Da qui in avanti il mosto destinato a diventare birra proseguirà il proprio percorso all’intero delle botti: chi visita “Cantillon” può naturalmente attraversare il magazzino dove vengono stivate e dove, ancora una volta, gli addetti lasciano fare alla natura. All’interno dei grandi recipienti di legno i lieviti proseguiranno il loro lavoro anche in modo evidente; non è raro vedere fuoriuscire la schiuma visto che il barile non viene chiuso ermeticamente: l’anidride carbonica che si sviluppa esercita una pressione troppo forte. Da qui in avanti inizia la maturazione che ha tempi molto lunghi, fino a tre anni in barile.
Il lavoro del mastro birraio torna a essere fondamentale quando viene confezionato il prodotto finito: le cosiddette Gueuze infatti sono realizzate miscelando lambic di età diversa (per esempio invecchiati uno, due e tre anni) mentre allo stesso modo si preparano anche le varietà aromatizzate alla frutta (come le Kriek, cui vengono aggiunte ciliege macerate).
L’ultima parte del tour a “Cantillon” permette agli appassionati di sbirciare nella zona di pulitura delle botti, in quella dell’imbottigliamento (dove spunta anche un vecchio macchinario ora non più utilizzato, contornato da bottiglie con le diverse etichette della brasserie) e infine nella cantina dove trovano posto cassette e singole bottiglie pronte a rifornire locali e rivendite in Belgio e all’estero. L’attraversamento di questi corridoi, in mezzo a due “muri di vetro” non è però l’ultima emozione: quella arriva con l’assaggio della gueuze (compreso nel biglietto d’ingresso). Un bicchiere per assaporare, sorso dopo sorso, una pagina di storia che si ostina a rimanere attualità. Un patrimonio da non disperdere, piaccia o meno il sapore molto particolare di questa antica specialità.
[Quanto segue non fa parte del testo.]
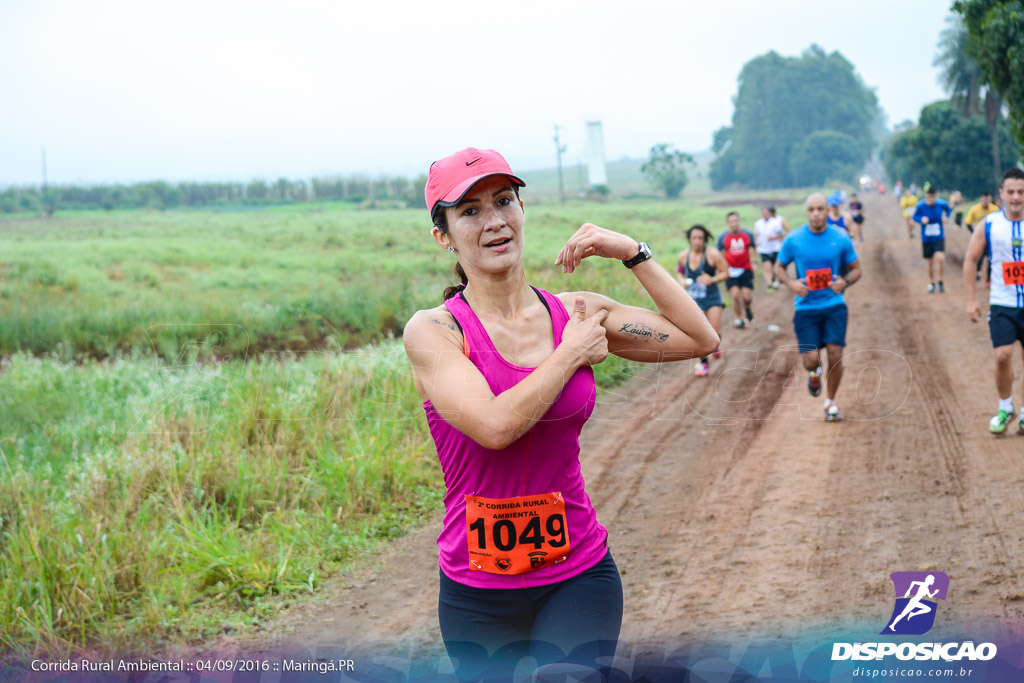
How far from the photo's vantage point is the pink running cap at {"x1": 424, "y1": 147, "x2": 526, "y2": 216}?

La galleria fotografica su VareseNews

6 pensieri su ““Cantillon”: dove nascono le birre d’altri tempi

  1. Io adoro la birra artigianale… queste nello specifico non le conosco ma bella e interessante la recensione! Ho ho acquistato da poco su ebay annunci un fermentatore, una macchina per fare la birra, l’ho presa inizialmente per gioco ma ora che sto “raffinando la tecnica” ne sono veramente soddisfatta!

  2. io ci sono andata a dicembre!!! davvero un posto particolare, come queste birre del resto…molto buona quella all’albicocca, mentre le altre sono un po troppo acide per i miei gusti…

  3. Le gueuze per me sono le birre piu buone al mondo e se si parla di cantillon non c’e’niente di meglio,peccato che in pochi ne apprezzino il sapore particolare e quindi si faccia fatica a trovarle,io in zona conosco solo 2posti dove trovarne.